Estimation of Obesity Levels based on Lifestyle Factors using Computational Intelligence

Juan Piero Santisteban Quiroz, Faculty of Systems Engineering and Informatics, Universidad Nacional Mayor de San Marcos, Lima, Peru

ABSTRACT

Obesity is a disease that affects the health of men and women, and in recent decades it had an increasing trend, the WHO estimates that “by the year 2030 more than 40% of the world population will be overweight and more than a fifth will be obese”. Consequently, researchers have made great efforts to identify early the factors that influence the generation of obesity.

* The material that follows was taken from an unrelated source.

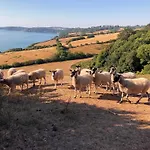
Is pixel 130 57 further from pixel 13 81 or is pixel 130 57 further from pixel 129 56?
pixel 13 81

There are tools limited to the calculation of BMI, omitting other relevant factors such as: if the individual has a family history of obesity, time spent on exercise routines, genetic expression profiles and other factors. In this study, a computational intelligence model is created, based on supervised and unsupervised data mining techniques such as Light Gradient Boosting Machine (Light GBM), Extreme Gradient Booting (XG Boost), random forest (RF), decision tree (DT), Extremely Randomized Trees (ET) and logistic regression (LR) to identify obesity levels based on lifestyle. In this research, the main source of data was a study of 2.111 people from the countries Colombia, Mexico and Peru, aged between 14 and 61 years. The study takes a set of data related to the main causes of obesity, starting from the objective of referring to the "high caloric intake, the decrease in energy expenditure due to lack of physical activity, eating disorders, genetics and socioeconomic factors" [1]. The results show that the Light GBM classification model has the highest weighted value of AUC (0,99854), improving the results of previous studies with similar antecedents.

KEYWORDS

Obesity, Light GBM, XG Boost, random forest, decision tree, extremely randomized trees, logistic regression, data mining, AUC, ROC.